SACRAMENTO – California Democrats are attempting to fight efforts by Republicans to restrict voting by introducing a big update to the California Voting Rights Act Wednesday meant to expand voter access.
The bills by state Sen. Sabrina Cervantes, D-Riverside, would make it easier for people to sue over voter suppression and mimic the federal Voting Rights Act’s preclearance system, effectively abolished by the Supreme Court in 2013, for communities with a history of voting discrimination. The bills would also expand requirements for counties to provide ballots and voting information in foreign languages.
“Our democracy has been under attack with the Supreme Court and President Trump and his administration, along with his allies in Congress, who actively are working on suppressing and diluting our votes,” Cervantes said. “We want to give voters a direct means of fighting back.”
Cervantes cited actions by President Donald Trump, who has been pushing legislation to enact steep barriers to voting across the country, as an impetus for the bills. She also pointed to an investigation by Riverside County Sheriff Chad Bianco, a Republican candidate for governor, who seized more than 650,000 ballots from last November’s election as part of a probe into alleged voter fraud.
Bianco’s investigation has been harshly criticized by Democrats as unfounded and politically motivated to raise Bianco’s profile as he runs for governor. Cervantes called it “a clear effort to undermine election integrity.”
Bianco has disputed those characterizations.
“The only reason Democrats believe that politics is involved is because that is their entire life,” he told the Chronicle on Tuesday. “This is about investigations into elections fraud and elections irregularities.”
Cervantes’ bill would replicate the preclearance system that existed under the Voting Rights Act of 1965, before the Supreme Court invalidated the system. It would require California communities with a history of voter discrimination to seek approval before implementing new voting laws. The criteria for discrimination would include making it harder for minority groups to vote and diluting the voting power of minority groups.
Cervantes’ bills would be the first major update to the California Voting Rights Act since it passed in 2002. The original law aimed to increase minority representation by pressuring local governments to switch from at-large elections to district elections, meaning voters cast ballots for representatives for a small area where they live rather than for candidates to represent an entire city or school district.
A 2023 investigation by the Chronicle found that the current version of the California Voting Rights Act has achieved mixed results. In some cases, pressuring school districts and local governments to adopt district-based elections has increased the number of people of color on those boards or councils. But the law also ushered in a flood of lawsuits that have forced local governments to fork over millions of taxpayer dollars to pay attorneys and redo their election systems. In some cases, the changes did little to increase minority representation, the investigation found, and sometimes made it easier for people opposed to building new housing to be elected.
Cervantes is introducing her proposed updates to the law as Congress is weighing a major elections overhaul bill called the SAVE America Act that Trump has championed. The sweeping proposal would restrict automatic registration and mail voting – cornerstones of California’s election system. The measure would also force voters to present documents like a birth certificate or passport when registering to vote, which many American citizens do not possess.
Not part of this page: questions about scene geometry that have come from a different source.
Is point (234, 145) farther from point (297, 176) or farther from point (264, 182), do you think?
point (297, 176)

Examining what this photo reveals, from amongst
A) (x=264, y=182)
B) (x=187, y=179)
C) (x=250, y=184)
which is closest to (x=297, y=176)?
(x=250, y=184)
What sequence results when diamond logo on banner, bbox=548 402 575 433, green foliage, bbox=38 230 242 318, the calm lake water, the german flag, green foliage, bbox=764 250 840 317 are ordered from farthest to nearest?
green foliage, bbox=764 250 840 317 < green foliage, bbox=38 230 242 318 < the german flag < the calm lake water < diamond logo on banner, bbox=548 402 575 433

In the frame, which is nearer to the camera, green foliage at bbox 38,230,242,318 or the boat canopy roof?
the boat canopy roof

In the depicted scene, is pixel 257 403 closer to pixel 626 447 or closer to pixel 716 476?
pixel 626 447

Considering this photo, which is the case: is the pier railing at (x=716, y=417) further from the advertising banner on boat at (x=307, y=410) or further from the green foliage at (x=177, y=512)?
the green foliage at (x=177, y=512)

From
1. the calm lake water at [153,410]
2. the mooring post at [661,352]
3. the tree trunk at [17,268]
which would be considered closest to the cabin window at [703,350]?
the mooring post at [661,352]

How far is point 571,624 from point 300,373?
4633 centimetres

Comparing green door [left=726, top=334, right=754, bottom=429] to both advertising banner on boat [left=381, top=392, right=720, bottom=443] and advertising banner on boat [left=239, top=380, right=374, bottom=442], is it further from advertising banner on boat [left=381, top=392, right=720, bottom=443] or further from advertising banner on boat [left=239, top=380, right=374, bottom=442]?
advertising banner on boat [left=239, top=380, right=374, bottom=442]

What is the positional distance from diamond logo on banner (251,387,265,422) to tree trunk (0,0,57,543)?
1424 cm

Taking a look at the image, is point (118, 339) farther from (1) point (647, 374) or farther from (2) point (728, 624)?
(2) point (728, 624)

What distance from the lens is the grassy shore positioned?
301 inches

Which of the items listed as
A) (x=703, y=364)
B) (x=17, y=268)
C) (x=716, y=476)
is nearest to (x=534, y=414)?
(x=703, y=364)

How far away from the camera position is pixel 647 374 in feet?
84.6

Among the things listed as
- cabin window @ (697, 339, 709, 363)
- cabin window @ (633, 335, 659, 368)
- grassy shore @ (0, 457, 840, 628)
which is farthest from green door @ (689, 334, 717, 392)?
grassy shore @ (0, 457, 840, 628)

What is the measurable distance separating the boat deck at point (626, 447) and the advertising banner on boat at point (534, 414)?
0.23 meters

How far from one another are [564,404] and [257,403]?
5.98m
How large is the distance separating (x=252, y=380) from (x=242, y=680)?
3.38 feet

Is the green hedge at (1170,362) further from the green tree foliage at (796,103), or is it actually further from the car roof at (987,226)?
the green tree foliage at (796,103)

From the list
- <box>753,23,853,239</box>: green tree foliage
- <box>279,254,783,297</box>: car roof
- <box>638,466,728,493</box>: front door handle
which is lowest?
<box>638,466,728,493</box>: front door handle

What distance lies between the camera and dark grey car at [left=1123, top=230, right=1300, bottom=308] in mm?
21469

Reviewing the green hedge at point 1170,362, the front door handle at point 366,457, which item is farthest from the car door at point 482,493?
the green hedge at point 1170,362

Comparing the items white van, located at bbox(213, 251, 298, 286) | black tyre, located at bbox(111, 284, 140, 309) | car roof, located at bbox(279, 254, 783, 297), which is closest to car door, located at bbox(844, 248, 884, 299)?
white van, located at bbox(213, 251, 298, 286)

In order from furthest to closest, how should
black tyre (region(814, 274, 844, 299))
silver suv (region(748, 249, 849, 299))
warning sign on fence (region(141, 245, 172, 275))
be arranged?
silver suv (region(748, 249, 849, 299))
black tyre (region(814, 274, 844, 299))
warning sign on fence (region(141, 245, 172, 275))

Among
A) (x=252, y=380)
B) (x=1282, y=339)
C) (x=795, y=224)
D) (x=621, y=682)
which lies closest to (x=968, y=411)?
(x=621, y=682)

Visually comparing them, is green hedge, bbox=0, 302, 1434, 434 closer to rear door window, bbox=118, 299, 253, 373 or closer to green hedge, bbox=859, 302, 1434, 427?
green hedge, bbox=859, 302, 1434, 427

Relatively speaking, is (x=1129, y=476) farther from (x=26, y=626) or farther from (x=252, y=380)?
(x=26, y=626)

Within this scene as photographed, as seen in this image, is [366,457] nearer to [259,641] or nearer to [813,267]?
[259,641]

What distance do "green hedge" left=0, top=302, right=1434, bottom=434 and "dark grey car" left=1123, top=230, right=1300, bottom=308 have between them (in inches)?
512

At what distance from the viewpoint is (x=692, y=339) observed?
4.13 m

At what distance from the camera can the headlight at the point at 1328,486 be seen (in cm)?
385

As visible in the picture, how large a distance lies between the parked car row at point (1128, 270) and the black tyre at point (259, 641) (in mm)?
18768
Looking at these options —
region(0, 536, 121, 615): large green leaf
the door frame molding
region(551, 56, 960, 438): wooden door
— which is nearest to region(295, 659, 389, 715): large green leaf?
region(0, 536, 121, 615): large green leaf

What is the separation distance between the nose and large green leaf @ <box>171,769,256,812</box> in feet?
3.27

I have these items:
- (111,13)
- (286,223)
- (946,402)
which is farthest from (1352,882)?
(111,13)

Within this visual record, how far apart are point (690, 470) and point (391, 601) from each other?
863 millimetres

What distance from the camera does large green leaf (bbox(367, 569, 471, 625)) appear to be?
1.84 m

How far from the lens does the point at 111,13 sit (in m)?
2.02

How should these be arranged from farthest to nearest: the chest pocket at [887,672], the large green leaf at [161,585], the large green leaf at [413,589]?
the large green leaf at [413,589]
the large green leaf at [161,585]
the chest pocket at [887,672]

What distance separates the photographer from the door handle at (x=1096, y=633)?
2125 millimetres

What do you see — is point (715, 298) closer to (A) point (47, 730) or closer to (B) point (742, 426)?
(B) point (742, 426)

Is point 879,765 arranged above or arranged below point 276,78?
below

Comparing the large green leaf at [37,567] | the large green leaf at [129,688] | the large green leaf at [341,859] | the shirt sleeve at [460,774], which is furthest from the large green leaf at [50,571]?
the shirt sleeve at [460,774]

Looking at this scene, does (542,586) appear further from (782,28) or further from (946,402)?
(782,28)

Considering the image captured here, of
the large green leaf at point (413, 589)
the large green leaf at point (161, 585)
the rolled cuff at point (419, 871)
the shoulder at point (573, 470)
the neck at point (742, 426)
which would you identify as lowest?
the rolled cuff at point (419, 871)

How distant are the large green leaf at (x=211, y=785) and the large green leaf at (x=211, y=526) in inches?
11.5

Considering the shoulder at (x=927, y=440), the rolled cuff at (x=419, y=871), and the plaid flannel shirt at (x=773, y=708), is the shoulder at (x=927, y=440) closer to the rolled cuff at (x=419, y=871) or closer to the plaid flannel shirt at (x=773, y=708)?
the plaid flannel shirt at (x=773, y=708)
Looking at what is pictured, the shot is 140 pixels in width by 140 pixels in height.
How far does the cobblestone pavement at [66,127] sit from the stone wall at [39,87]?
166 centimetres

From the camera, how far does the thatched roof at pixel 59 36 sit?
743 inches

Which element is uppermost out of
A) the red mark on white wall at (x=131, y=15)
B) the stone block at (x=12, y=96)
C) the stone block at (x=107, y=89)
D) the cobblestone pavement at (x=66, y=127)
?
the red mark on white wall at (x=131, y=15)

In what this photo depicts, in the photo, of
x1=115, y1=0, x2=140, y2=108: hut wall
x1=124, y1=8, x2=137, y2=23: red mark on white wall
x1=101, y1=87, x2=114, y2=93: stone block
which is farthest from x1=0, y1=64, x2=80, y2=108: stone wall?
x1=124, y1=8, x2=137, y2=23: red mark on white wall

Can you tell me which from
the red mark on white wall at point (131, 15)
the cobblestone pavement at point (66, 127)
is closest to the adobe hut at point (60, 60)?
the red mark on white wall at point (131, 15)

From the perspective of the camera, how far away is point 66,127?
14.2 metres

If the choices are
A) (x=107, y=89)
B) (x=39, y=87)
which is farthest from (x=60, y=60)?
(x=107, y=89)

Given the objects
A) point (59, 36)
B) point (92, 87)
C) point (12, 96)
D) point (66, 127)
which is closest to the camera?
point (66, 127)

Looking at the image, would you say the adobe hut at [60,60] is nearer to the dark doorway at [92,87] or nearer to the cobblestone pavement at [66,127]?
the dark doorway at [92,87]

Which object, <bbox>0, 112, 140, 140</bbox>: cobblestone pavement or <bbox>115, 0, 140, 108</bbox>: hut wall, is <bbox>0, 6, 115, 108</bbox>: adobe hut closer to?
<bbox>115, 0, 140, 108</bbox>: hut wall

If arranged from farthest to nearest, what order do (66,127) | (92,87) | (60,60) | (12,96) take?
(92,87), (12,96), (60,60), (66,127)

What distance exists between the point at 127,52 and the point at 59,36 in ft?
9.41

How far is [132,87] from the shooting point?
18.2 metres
Though the president has vowed to enact the measure, it has run into significant opposition and roadblocks, dimming its prospects.
At the state level, a Republican Assembly member is attempting to qualify a measure that would impose voter identification requirements in California elections. California voters already must provide identification documents when registering to vote, but not when they cast their ballot. The proposal would require voters to provide identification when they vote, including part of their Social Security number or another form of ID when voting by mail. Proponents are in the process of qualifying the measure for the ballot.
Both efforts have drawn harsh criticism from Democrats, who say they would make it harder for many American citizens to vote.
Cervantes said that if either the SAVE Act or the California voter ID law pass, she would consider making amendments or introducing new legislation in response.
To become law, the bills Cervantes introduced Wednesday must pass both houses of the Legislature and be signed by Gov. Gavin Newsom.